Mrs. Bowlby’s Death a Severe Loss
The death of Mrs. Bowlby under the tragic circumstances caused intense sorrow among the citizens of Kitchener and waterloo. The loss sustained by the family is also keenly felt by the people of the community and b hundreds of friends that Mrs. Bowlby had elsewhere. Possessing a pleasing personality and endowed with noble qualities of kindness, charity, and an interest in the welfare of others, she had a warm place in the hearts and thoughts of all who knew her. Mrs. Bowlby gave valuable service on not a few organizations of public benefit and patriotic purposes among them being the Daughters of the Empire.

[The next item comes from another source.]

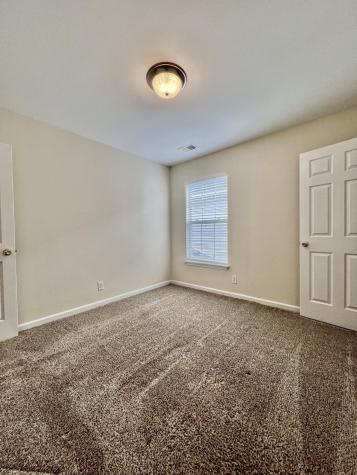 1102 Margle Way North Charleston SC 29420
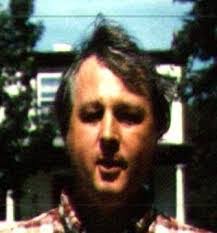 Roger Binette's Instagram, Twitter & Facebook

When the late Major B.H. Bowlby went to England in 1915 where he was engaged in surgical work in military hospitals, she accompanied him. Since his death which was caused by falling over a cliff in September 1917 she engaged in Red Cross work until she returned home about a year ago, to be with her father, who was in poor health.
Mrs. Bowlby was a daughter of Mr. Joseph Seagram, ex-MP, of Waterloo. Surviving her are her father and four brothers, who are Mr. E.F. Seagram, Captain Tom Seagram, Mr. Joseph Seagram, Jr., Orillia, and Mr. Norman Seagram, Toronto.
Seven Eye Witnesses Empanelled
Quite a number of witnesses are being empanelled to testify at the inquest, among them being seven eye witnesses. The jury consists of the following gentlemen: J.E. Bilger, foreman, B.H. Ziegler, J. Welker, L.S. Orlowski, Geo. C. Doerr, S.H. Hessenauer, Charles P. Knapp, George Steinmetz, J.A. Fuhrmann, V.R. Berlet.
The funeral of the late Mrs. Adine Bowlby will be held tomorrow afternoon. There will be a service at the residence, 11 West Weber Street, at 4 o’clock and afterwards at St. John’s Anglican Church. After the church service the remains will be taken to Montreal.